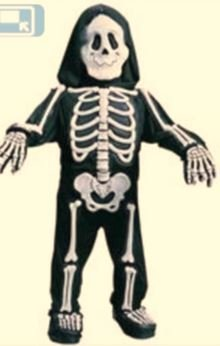 Kostüm Set Kinder 3D Skelett Maske Handschuhe Weiß 4-6 Jahre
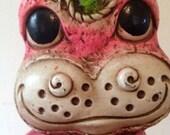 60s Era Whimsical Pink Hippo Bank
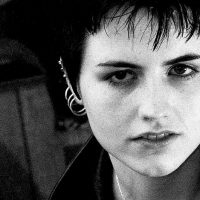 DOLORES O'RIODAN photo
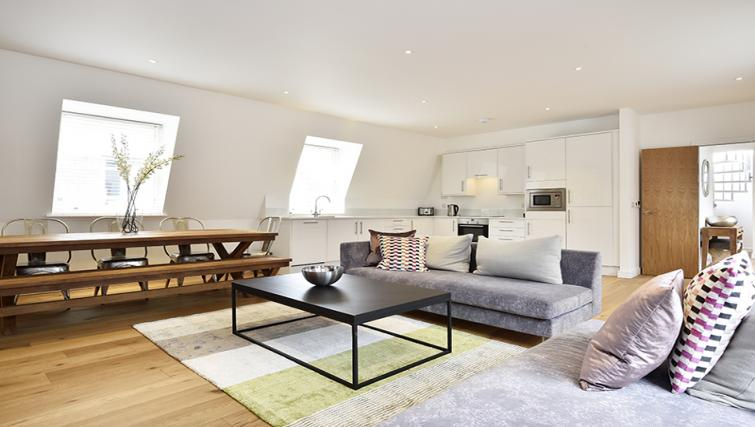 Bright living area at Lovat Lane Monument Apartments - Citybase Apartments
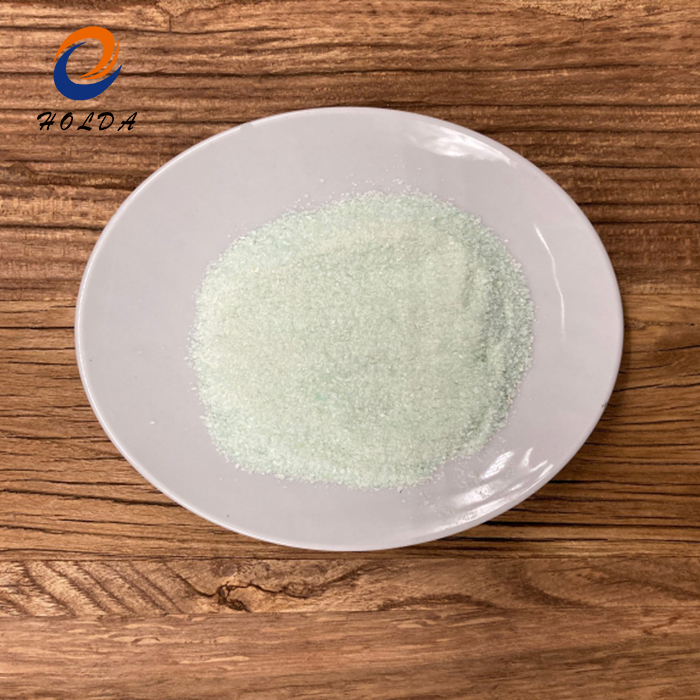 Industry grade Ferrous Sulfate heptahydrate for water treatment from China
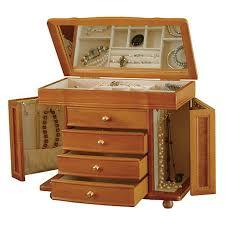 Ballard Designs Jewelry Armoire Mele U0026 Co Josephine Wooden Jewelry Box In Oak Finish 7117834 Hsn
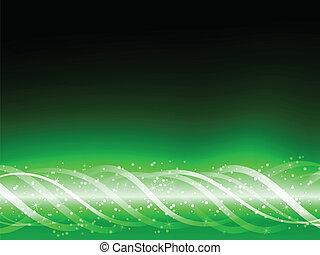 grønne, glødende, linjer, farverig, baggrund.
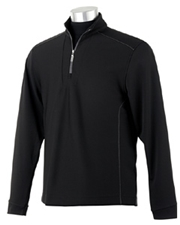 Callaway Mid-Layer Pullover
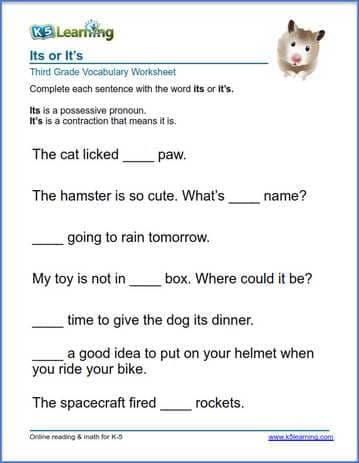 Grade 3 Vocabulary Worksheet Use Of Its Or It S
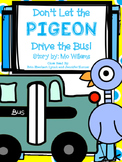 Close Read: Don't Let the Pigeon Drive the Bus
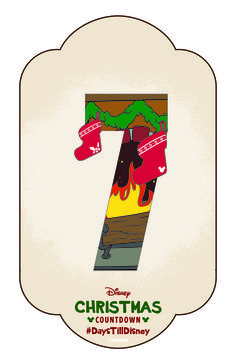 Click to learn how to create your own Disney Christmas Countdown calendar and share your DIY craft with #DaysTillDisney!
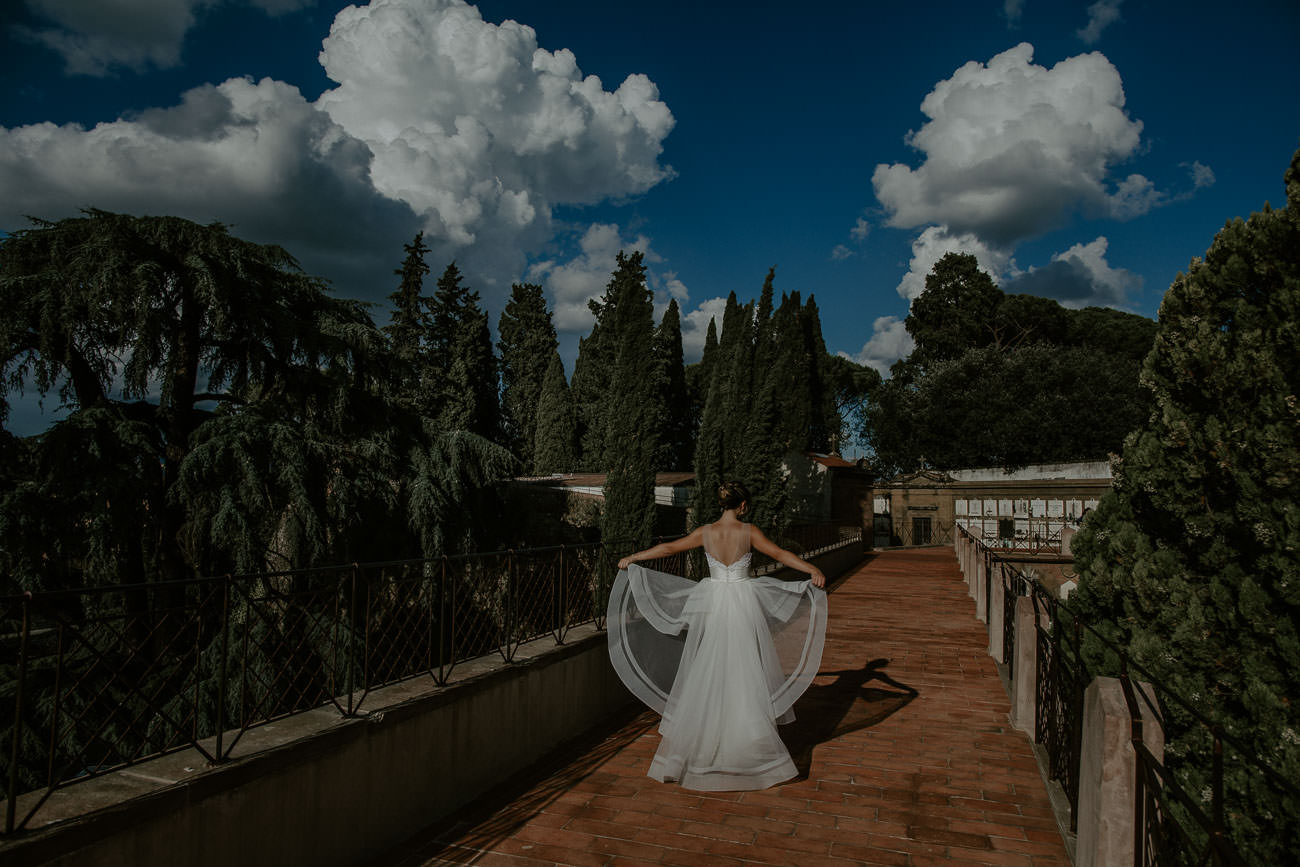 Florence Italy Destination Wedding Pictures of Bride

#####

WORK TASK —
An exact, picture-free copy of the entries is required.

ANSWER SECTION —
 Kostüm Set Kinder 3D Skelett Maske Handschuhe Weiß 4-6 Jahre
 60s Era Whimsical Pink Hippo Bank
 DOLORES O'RIODAN photo
 Bright living area at Lovat Lane Monument Apartments - Citybase Apartments
 Industry grade Ferrous Sulfate heptahydrate for water treatment from China
 Ballard Designs Jewelry Armoire Mele U0026 Co Josephine Wooden Jewelry Box In Oak Finish 7117834 Hsn
 grønne, glødende, linjer, farverig, baggrund.
 Callaway Mid-Layer Pullover
 Grade 3 Vocabulary Worksheet Use Of Its Or It S
 Close Read: Don't Let the Pigeon Drive the Bus
 Click to learn how to create your own Disney Christmas Countdown calendar and share your DIY craft with #DaysTillDisney!
 Florence Italy Destination Wedding Pictures of Bride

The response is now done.